El dilema de EE.UU. | El Nuevo Siglo
/ AFP
Viernes, 1 de Noviembre de 2024

El próximo martes el mundo decidirá parte importante de su futuro con el resultado electoral en Estados Unidos que defina si el presidente de la superpotencia es Donald Trump o Kamala Harris. Y decimos superpotencia, en efecto, porque como están los indicadores económicos de hoy no queda la menor duda de la prevalencia que ese país ha tenido, a lo largo de las últimas tres décadas, en el concierto de naciones.

Así lo registran revistas acreditadas o grandes centros de pensamiento orbital, por fuera de la incisiva y prolongada campaña presidencial de 2023-2024. Que, por supuesto, hoy copa la atención y distrae el cuadro completo. Bastaría con decir por ejemplo que, en el estado más pobre de la Unión, Misisipi, la capacidad adquisitiva y el ahorro de los trabajadores son mayores que los del promedio de canadienses, británicos o alemanes, según indica The Economist.

#### Datos de entrada:
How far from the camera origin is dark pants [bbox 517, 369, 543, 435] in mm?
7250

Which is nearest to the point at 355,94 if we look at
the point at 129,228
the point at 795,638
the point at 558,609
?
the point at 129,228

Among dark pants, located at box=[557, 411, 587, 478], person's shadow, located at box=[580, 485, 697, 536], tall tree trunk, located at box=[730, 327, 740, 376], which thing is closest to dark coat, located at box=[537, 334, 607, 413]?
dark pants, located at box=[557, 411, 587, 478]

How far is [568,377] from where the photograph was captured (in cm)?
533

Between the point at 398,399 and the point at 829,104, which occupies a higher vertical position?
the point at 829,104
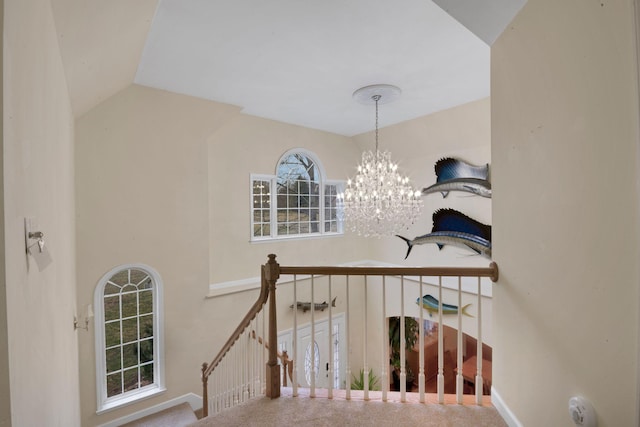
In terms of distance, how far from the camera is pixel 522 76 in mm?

#### Consigna:
Continúa el editorial sobre las elecciones presidenciales de Estados Unidos a partir de su última oración. El listado no interviene en esta actividad.

#### Resultado del ejercicio:
De hecho, el gran impacto que significó la pandemia del coronavirus para la economía mundial no fue el factor que pudiera llevar a pique el liderazgo norteamericano. Esto pese a las malas decisiones tomadas últimamente, en particular en la arena internacional.

Pero lo que sí es ampliamente notorio es la degradación del debate interno y la baja calidad de la política. Ciertamente, la democracia estadounidense no ha podido salir del entrampamiento social que ha significado fundamentar las discusiones entre los partidos y soportar las opciones del electorado en los aspectos nocivos. No de ahora; de hace rato. Ese invento de la campaña negativa, ya afianzado como cultura, ha contribuido a la erosión democrática. Por eso poco se da curso al debate de las ideas y se otorga enorme espacio a la camorra y los dicterios. En esa medida los temas importantes quedan en el tintero y después vienen las sorpresas: exactamente lo que ocurrió con Joe Biden, que escasamente hizo campaña en 2020, con los desastrosos resultados gubernamentales y la carencia de liderazgo mundial ya conocidos.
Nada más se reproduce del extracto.